##### Text provided

DISTINCT operators remove duplicate data rows, including duplicate NULL values.
DISTINCT operators fall into the following types: HASH DISTINCT and MERGE DISTINCT.
HASH DISTINCT
The HASH DISTINCT operator uses a hash algorithm to perform a DISTINCT operation.
Example 1: Use a hash algorithm to perform a DISTINCT operation to deduplicate column c1 of table t1.
obclient> CREATE TABLE t1(c1 INT, c2 INT);
Query OK, 0 rows affected
obclient> CREATE TABLE t2(c1 INT, c2 INT);
Query OK, 0 rows affected
obclient> EXPLAIN SELECT /*+USE_HASH_AGGREGATION*/ DISTINCT c1 FROM t1;
Query Plan:
|=======================================
|ID|OPERATOR |NAME|EST. ROWS|COST |
---------------------------------------
|0 |HASH DISTINCT| |101 |99169|
|1 | TABLE SCAN |t1 |100000 |66272|
=======================================
Outputs & filters:
-------------------------------------
0 - output([t1.c1]), filter(nil),
distinct([t1.c1])
1 - output([t1.c1]), filter(nil),
access([t1.c1]), partitions(p0)
In the preceding example, Operator 0 HASH DISTINCT in the execution plan performs the deduplication. The Outputs & filters section shows in detail the output information of the HASH DISTINCT operator.
| Field | Description |
|---|---|
| output | The output columns of the operator. |
| filter | The filter predicates of the operator. In this example, filter is set to nil because no filter condition is configured for the HASH DISTINCT operator. |
| partition | The partitions to be scanned in the query. |
| distinct | The columns to be deduplicated. For example, t1.c1 in distinct([t1.c1]) specifies to deduplicate the c1 column of the t1 table by using a hash algorithm. |
MERGE DISTINCT
The MERGE DISTINCT operator uses a merge algorithm to perform a DISTINCT operation.
Example 2: Use a merge algorithm to perform a DISTINCT operation.

##########
##### Input data

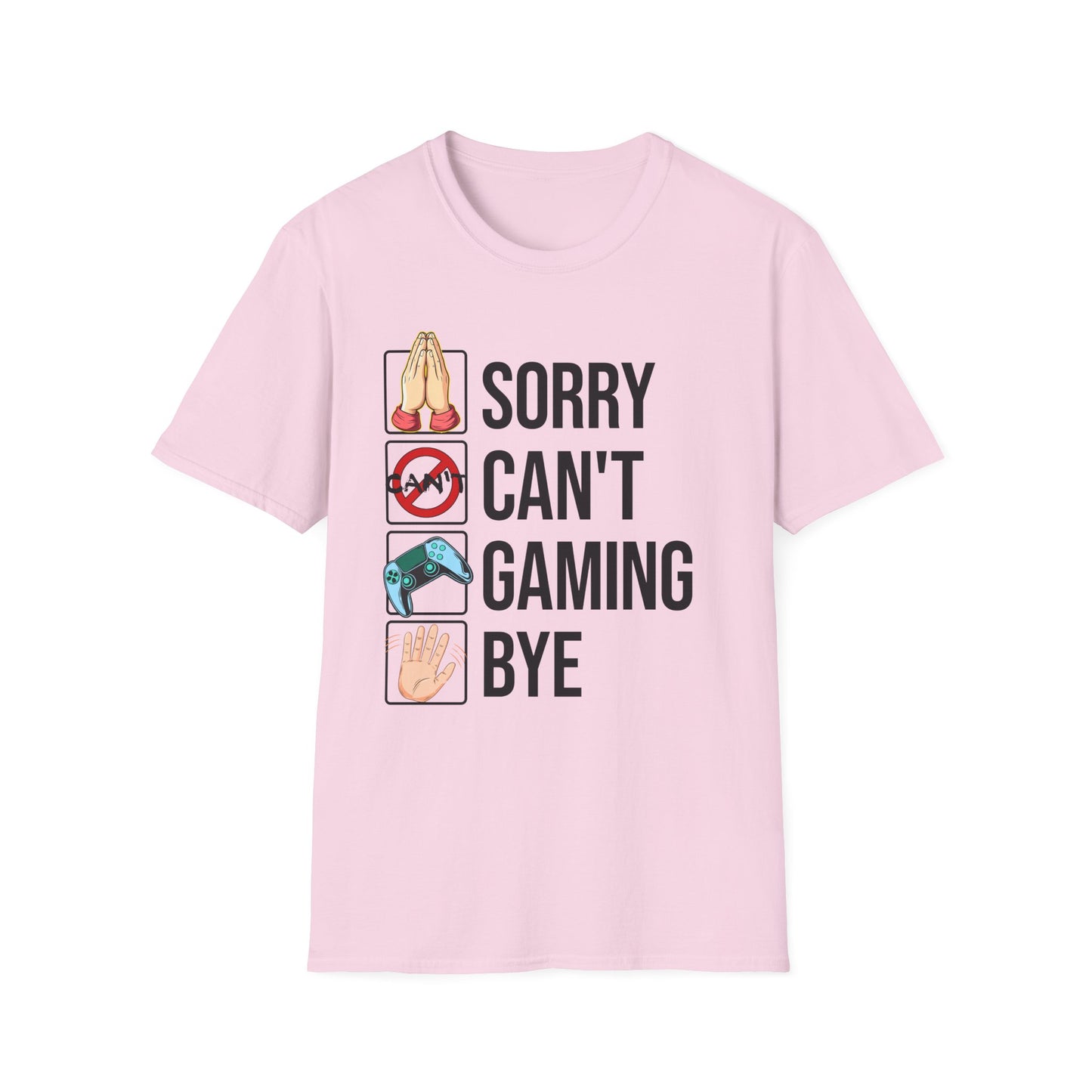 Sorry. Can't. Gaming. Bye. (Standard Version)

##########

Task to carry out » Please carry on the text about DISTINCT operators, found above the material, starting right after its last line introducing Example 2.

Your response »
obclient> EXPLAIN SELECT /*+NO_USE_HASH_AGGREGATION*/ DISTINCT c1 FROM t1;
Query Plan:
|=======================================
|ID|OPERATOR |NAME|EST. ROWS|COST|
---------------------------------------
|0 |MERGE DISTINCT| |3 |40 |
|1 | SORT | |3 |39 |
|2 | TABLE SCAN |t1 |3 |37 |
=======================================
Outputs & filters:
-------------------------------------
0 - output([t1.c1]), filter(nil),
distinct([t1.c1])
1 - output([t1.c1]), filter(nil), sort_keys([t1.c1, ASC])
2 - output([t1.c1]), filter(nil),
access([t1.c1]), partitions(p0)
In the preceding example, Operator 0 MERGE DISTINCT performs the deduplication by using a merge algorithm. Because the MERGE DISTINCT operator only takes sorted input data, a SORT operator is required to sort the unsorted output data from Operator 2 before deduplication. The Outputs & filters section shows in detail the output information of the MERGE DISTINCT operator.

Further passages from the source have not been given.